SELECTED PASSAGE:
A glass flask is filled up to a mark with 50 cc of mercury at `18^@C`. If the flask and contents are heated to `38^@C`, how much mercury will be above the mark (`alpha` for glass is `9xx10^(-6)//^@C` and coeffiecient of real expansion of mercury is `180xx10^(-6)//^@C`)?

To solve the problem, we need to calculate the expansion of both the glass flask and the mercury when the temperature is increased from \(18^\circ C\) to \(38^\circ C\). We will then find out how much mercury will be above the mark after heating. ### Step 1: Calculate the change in volume of the glass flask The formula for the change in volume due to thermal expansion is given by: \[ \Delta V_f = \gamma_f V \Delta T \] Where: - \(\Delta V_f\) = change in volume of the flask - \(\gamma_f\) = coefficient of volume expansion of glass = \(3 \alpha\) - \(V\) = initial volume of the flask = \(50 \, \text{cc}\) - \(\Delta T\) = change in temperature = \(38^\circ C - 18^\circ C = 20^\circ C\) Given \(\alpha = 9 \times 10^{-6} \, ^\circ C^{-1}\), we can calculate \(\gamma_f\): \[ \gamma_f = 3 \times 9 \times 10^{-6} = 27 \times 10^{-6} \, ^\circ C^{-1} \] Now substituting the values into the volume expansion formula: \[ \Delta V_f = (27 \times 10^{-6}) \times 50 \times 20 \] Calculating this gives: \[ \Delta V_f = 27 \times 10^{-6} \times 1000 = 0.027 \, \text{cc} \] ### Step 2: Calculate the change in volume of mercury The formula for the change in volume of mercury is: \[ \Delta V_m = \gamma_m V \Delta T \] Where: - \(\Delta V_m\) = change in volume of mercury - \(\gamma_m\) = coefficient of real expansion of mercury = \(180 \times 10^{-6} \, ^\circ C^{-1}\) Substituting the values: \[ \Delta V_m = (180 \times 10^{-6}) \times 50 \times 20 \] Calculating this gives: \[ \Delta V_m = 180 \times 10^{-6} \times 1000 = 0.18 \, \text{cc} \] ### Step 3: Determine the amount of mercury above the mark To find out how much mercury will be above the mark, we subtract the change in volume of the flask from the change in volume of mercury: \[ \text{Mercury above the mark} = \Delta V_m - \Delta V_f \] Substituting the values we calculated: \[ \text{Mercury above the mark} = 0.18 - 0.027 = 0.153 \, \text{cc} \] ### Final Answer Thus, the amount of mercury that will be above the mark is: \[ \boxed{0.153 \, \text{cc}} \]

WHAT IS BEING ASKED: According to the mercury flask problem above, how much mercury ends up above the mark after heating?

RECORD SET:
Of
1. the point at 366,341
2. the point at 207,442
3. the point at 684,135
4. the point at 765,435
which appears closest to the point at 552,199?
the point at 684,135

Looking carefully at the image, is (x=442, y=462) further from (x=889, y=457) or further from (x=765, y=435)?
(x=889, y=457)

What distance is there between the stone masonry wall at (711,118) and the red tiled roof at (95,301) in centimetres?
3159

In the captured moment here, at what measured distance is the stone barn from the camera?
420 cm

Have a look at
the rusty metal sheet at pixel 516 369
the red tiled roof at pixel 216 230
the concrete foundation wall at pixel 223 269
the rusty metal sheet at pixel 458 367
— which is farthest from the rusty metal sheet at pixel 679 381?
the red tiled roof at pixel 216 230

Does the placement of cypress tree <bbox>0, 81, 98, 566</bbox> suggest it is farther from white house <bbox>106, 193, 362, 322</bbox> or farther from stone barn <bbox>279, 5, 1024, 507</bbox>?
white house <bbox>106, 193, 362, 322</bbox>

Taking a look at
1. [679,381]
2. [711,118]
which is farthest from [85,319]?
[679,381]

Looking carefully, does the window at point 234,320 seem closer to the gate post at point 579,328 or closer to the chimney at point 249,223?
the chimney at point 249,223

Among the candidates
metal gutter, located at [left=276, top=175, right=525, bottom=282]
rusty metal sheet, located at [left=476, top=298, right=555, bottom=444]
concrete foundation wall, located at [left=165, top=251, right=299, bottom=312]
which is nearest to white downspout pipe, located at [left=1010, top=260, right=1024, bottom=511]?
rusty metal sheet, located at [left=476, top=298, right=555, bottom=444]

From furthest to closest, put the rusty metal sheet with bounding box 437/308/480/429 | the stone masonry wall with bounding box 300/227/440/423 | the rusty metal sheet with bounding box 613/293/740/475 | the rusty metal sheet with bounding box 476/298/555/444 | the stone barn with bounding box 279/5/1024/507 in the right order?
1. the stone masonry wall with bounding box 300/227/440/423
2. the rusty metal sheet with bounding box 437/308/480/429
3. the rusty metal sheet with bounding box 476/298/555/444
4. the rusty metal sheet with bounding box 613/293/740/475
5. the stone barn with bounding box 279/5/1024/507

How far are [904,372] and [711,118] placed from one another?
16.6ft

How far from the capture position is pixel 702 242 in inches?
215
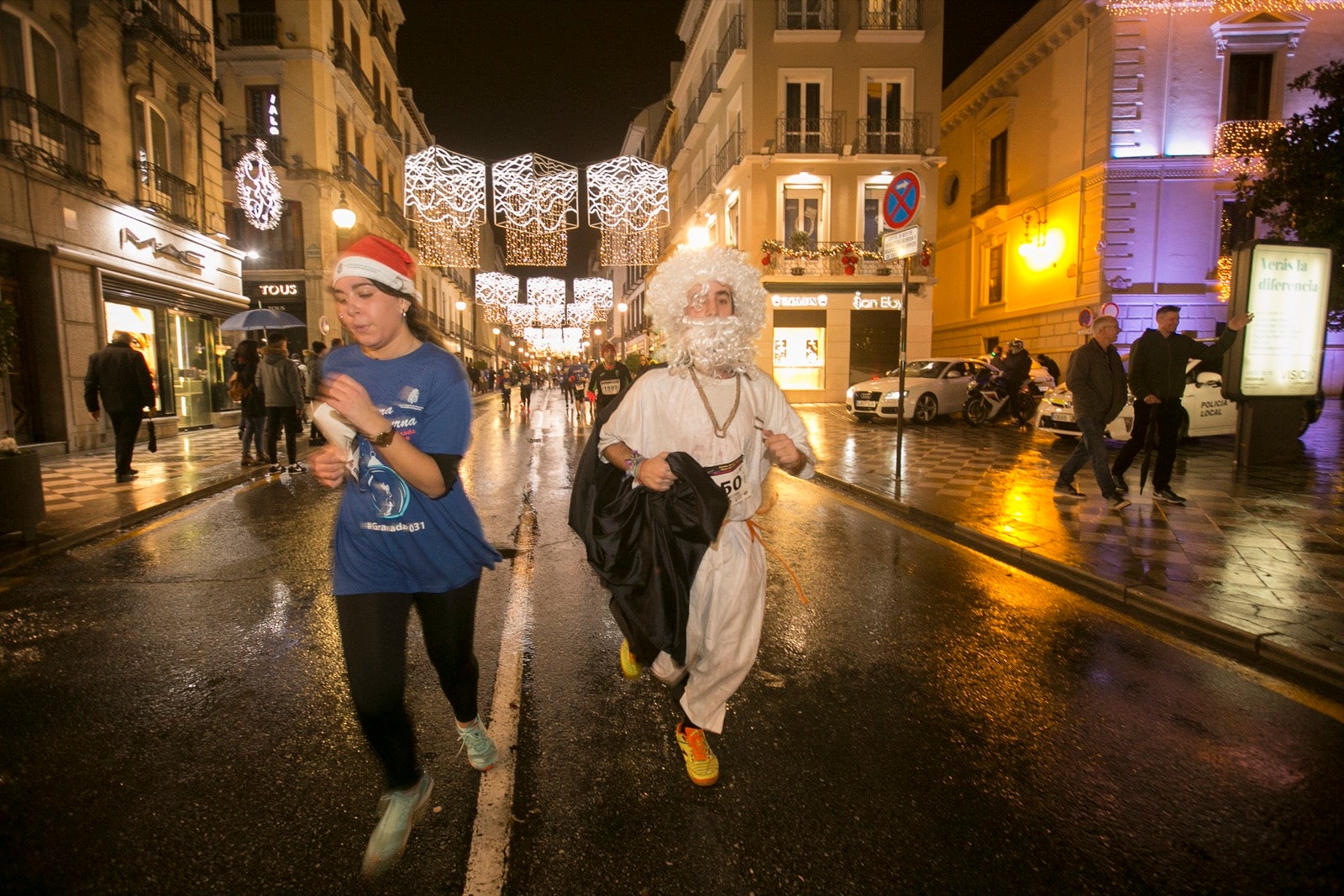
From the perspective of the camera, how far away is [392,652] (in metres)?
2.14

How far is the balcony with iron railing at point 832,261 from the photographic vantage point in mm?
24203

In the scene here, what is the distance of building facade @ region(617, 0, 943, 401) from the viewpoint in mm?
23859

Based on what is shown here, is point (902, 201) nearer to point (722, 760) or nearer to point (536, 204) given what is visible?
point (536, 204)

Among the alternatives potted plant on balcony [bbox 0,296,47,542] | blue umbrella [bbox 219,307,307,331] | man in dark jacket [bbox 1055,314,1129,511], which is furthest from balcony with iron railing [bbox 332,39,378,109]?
man in dark jacket [bbox 1055,314,1129,511]

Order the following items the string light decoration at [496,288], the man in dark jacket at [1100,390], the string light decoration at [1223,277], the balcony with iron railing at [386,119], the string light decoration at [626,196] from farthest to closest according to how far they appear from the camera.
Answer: the balcony with iron railing at [386,119], the string light decoration at [496,288], the string light decoration at [1223,277], the string light decoration at [626,196], the man in dark jacket at [1100,390]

RESPONSE: 0.153 cc